>> START

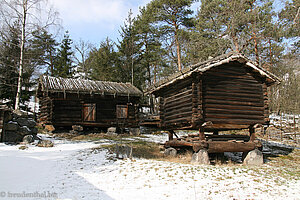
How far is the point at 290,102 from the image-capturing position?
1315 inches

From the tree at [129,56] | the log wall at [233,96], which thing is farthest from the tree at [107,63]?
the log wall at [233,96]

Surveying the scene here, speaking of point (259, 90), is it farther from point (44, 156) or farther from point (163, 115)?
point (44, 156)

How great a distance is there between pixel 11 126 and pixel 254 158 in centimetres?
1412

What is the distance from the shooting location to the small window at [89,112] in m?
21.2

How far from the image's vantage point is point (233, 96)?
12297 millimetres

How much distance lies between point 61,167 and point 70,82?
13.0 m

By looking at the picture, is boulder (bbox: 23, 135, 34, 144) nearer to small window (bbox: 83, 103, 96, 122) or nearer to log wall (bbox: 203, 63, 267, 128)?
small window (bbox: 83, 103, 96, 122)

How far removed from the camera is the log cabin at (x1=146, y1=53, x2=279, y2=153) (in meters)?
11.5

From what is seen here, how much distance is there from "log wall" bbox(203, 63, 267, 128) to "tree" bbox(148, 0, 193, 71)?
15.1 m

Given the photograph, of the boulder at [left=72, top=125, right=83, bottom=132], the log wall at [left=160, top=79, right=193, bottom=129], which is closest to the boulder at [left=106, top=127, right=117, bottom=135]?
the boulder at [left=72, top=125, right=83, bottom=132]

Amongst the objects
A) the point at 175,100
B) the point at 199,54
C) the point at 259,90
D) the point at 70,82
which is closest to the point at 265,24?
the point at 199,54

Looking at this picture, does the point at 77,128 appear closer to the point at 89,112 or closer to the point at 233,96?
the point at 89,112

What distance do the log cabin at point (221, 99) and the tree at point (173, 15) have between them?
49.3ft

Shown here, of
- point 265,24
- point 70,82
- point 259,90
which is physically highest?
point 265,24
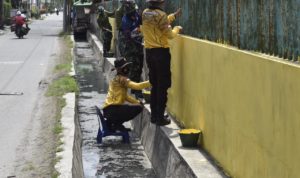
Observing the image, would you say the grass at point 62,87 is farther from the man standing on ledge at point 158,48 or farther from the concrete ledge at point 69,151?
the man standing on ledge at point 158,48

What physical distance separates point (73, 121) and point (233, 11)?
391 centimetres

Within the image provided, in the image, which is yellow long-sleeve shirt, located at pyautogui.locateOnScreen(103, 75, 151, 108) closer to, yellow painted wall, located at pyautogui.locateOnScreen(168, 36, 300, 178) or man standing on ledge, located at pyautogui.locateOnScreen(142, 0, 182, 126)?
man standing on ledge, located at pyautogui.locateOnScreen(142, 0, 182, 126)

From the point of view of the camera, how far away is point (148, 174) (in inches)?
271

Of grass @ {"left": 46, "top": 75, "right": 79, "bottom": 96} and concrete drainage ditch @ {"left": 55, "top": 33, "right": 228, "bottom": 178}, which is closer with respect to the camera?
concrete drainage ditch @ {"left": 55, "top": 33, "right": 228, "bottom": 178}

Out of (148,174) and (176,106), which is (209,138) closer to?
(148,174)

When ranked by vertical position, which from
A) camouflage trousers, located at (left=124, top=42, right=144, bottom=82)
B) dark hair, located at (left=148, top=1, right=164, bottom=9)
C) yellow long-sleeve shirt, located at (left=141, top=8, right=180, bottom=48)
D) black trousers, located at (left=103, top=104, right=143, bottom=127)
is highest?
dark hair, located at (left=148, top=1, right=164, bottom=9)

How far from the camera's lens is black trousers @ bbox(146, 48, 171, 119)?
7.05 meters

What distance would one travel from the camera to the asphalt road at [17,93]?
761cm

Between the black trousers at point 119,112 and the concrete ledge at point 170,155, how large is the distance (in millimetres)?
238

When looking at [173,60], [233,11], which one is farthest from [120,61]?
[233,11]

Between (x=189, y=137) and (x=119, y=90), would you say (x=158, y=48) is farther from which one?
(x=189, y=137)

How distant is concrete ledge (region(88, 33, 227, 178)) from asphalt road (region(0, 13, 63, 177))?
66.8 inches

>> END
>> START

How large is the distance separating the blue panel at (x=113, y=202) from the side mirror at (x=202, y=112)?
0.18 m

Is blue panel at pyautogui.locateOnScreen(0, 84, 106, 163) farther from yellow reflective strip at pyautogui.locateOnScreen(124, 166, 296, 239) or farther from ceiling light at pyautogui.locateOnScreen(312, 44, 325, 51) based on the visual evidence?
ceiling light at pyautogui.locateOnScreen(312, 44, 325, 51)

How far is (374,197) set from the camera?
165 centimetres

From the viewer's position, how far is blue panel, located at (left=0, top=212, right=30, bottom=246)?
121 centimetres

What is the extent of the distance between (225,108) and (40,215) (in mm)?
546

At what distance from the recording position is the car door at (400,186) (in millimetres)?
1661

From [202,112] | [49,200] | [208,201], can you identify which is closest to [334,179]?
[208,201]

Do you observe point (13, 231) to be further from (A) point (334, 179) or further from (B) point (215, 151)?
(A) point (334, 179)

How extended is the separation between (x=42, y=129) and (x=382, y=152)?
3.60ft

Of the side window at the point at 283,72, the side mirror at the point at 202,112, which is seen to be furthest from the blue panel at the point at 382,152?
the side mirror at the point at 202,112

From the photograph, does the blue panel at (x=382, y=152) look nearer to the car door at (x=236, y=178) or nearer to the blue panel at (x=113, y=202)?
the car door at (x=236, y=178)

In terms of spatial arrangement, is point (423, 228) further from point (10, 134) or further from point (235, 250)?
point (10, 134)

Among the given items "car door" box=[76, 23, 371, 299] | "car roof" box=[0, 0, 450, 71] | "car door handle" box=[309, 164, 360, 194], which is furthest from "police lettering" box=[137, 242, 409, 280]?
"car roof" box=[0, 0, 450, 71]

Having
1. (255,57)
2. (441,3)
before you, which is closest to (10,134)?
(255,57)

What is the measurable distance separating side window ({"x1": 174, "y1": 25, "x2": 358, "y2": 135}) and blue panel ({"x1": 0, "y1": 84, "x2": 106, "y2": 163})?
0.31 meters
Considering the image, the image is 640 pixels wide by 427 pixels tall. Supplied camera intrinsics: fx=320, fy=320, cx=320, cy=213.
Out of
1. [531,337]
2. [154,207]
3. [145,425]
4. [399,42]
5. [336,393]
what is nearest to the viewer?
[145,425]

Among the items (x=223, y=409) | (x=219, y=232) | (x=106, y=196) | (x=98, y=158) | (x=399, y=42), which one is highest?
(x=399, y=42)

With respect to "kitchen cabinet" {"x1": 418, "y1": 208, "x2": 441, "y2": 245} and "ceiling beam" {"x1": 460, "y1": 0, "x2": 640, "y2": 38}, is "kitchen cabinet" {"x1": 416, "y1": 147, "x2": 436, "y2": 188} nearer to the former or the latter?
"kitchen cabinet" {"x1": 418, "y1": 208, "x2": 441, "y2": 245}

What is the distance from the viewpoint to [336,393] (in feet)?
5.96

>> END

**Directive:**
Reproduce the material word for word, from the line with "How far is the" up to and including the line with "391 centimetres". Leave the pictures out.

**Response to this task:**
How far is the point at 290,102 from the image-capturing position?
1315 inches

From the tree at [129,56] | the log wall at [233,96], which thing is farthest from the tree at [107,63]?
the log wall at [233,96]

Surveying the scene here, speaking of point (259, 90), is it farther from point (44, 156) or farther from point (163, 115)?
point (44, 156)

How great a distance is there between pixel 11 126 and pixel 254 158 in centimetres?
1412

What is the distance from the shooting location to the small window at [89,112] in m?
21.2

How far from the image's vantage point is point (233, 96)?
12297 millimetres

How much distance lies between point 61,167 and point 70,82?
13.0 m

By looking at the picture, is boulder (bbox: 23, 135, 34, 144) nearer to small window (bbox: 83, 103, 96, 122) or nearer to log wall (bbox: 203, 63, 267, 128)?
small window (bbox: 83, 103, 96, 122)

How far removed from the camera is the log cabin at (x1=146, y1=53, x2=279, y2=153) (in meters)?
11.5

From what is seen here, how much distance is there from "log wall" bbox(203, 63, 267, 128) to "tree" bbox(148, 0, 193, 71)?
15.1 m

Given the photograph, of the boulder at [left=72, top=125, right=83, bottom=132], the log wall at [left=160, top=79, right=193, bottom=129], which is closest to the boulder at [left=106, top=127, right=117, bottom=135]?
the boulder at [left=72, top=125, right=83, bottom=132]

Amongst the objects
A) the point at 175,100
B) the point at 199,54
C) the point at 259,90
D) the point at 70,82
which is closest to the point at 265,24?
the point at 199,54

Looking at this picture, does the point at 77,128 appear closer to the point at 89,112 or closer to the point at 233,96?
the point at 89,112

What distance do the log cabin at point (221, 99) and the tree at point (173, 15) have between them?
49.3ft

Shown here, of
- point 265,24
- point 70,82
- point 259,90
which is physically highest?
point 265,24
Observing the image, would you say the grass at point 62,87 is farther from the man standing on ledge at point 158,48 or farther from the concrete ledge at point 69,151?
the man standing on ledge at point 158,48

What physical distance separates point (73, 121) and point (233, 11)?
391 centimetres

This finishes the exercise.